Photo Blog by Mark I Chester

Mark I Chester studio  1229 Folsom St./SF  415-6294
all images are 2012 Mark I Chester

February 06, 2012

photo of the day 2/6/2012 photo Mark I Chester
The Hug from Diary of a Thought Criminal, 1989-1995

I am posting this in honor of Boy Erik's birthday.

A boy gives himself to his Sir. A boy gives himself. To be trained. To be taught. To be of service. But his real job is to give his heart away. Not thoughtlessly or foolishly. And not to someone who will stomp on it, abuse it or toy with it. But someone who will treasure it as the special and unique gift that it is.

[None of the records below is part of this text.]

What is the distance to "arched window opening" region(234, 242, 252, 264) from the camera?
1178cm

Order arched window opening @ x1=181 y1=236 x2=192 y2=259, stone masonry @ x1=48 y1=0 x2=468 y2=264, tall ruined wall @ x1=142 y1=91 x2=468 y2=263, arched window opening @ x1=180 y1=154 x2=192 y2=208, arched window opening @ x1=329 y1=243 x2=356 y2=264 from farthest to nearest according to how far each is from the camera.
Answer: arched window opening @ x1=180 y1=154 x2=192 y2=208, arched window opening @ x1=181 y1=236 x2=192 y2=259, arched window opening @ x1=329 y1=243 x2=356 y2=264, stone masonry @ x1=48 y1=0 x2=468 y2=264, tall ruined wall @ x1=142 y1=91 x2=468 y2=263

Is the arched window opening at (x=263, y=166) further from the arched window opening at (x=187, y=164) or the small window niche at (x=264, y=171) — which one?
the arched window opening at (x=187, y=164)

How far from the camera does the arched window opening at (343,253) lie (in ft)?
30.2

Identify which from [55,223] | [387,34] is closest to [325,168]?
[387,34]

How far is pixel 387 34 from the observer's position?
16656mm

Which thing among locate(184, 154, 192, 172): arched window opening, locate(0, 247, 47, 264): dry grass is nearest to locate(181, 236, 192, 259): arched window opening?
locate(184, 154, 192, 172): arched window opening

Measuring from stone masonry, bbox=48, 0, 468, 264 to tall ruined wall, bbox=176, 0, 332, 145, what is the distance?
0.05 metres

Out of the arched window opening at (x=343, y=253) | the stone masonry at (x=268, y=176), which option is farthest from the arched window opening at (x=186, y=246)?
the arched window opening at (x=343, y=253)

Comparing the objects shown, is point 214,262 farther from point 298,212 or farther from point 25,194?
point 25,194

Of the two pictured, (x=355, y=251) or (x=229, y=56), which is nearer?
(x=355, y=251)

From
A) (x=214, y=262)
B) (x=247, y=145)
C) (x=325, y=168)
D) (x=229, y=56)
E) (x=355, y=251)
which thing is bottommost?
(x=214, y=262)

Yeah.... ok, but how does someone find such a man? <g> This, my friend, is the eternal question. I'm not a dating service and I can't help you find your own personal Mr. Benson. I can only tell you that when you do and *if* you do, that it must be what it feels like to be the moon steadfastly orbiting, held in the unforgiving grip of the earth's gravity. It's a feeling; as much in your mind as it is in your heart. And while each relationship is its own, with its own particular rules or lack of rules, this particular bond of Sir to boy and boy to Sir is at its core.

There are those who will try to pontificate on what it really is and tell you that you must do this or all Sirs do that. Nonsense. It is a construct. But beyond that construct it is all personal, about this particular Sir and this particular boy. There are as many different ways to construct this unreality as there are very real Sirs and boys out there.

I may be 61, but I haven't forgotten the first time that I gave my heart away. He held the door open for me and showed me a whole new world that I knew existed, but no one had ever shown me before. On my knees I gripped his legs and told him that I loved him. It wasn't a romantic, house with a white picket fence kind of love. It was much deeper than that. It said, no matter what happens tomorrow, no matter where I go, no matter where I live, no matter whether my destiny is to be a boy at the feet of his Sir or a Sir with a boy whose arms are wrapped around mine, that forever more, a piece of my heart, a piece of me, irrevocably belonged to him. A piece that no one else could ever touch.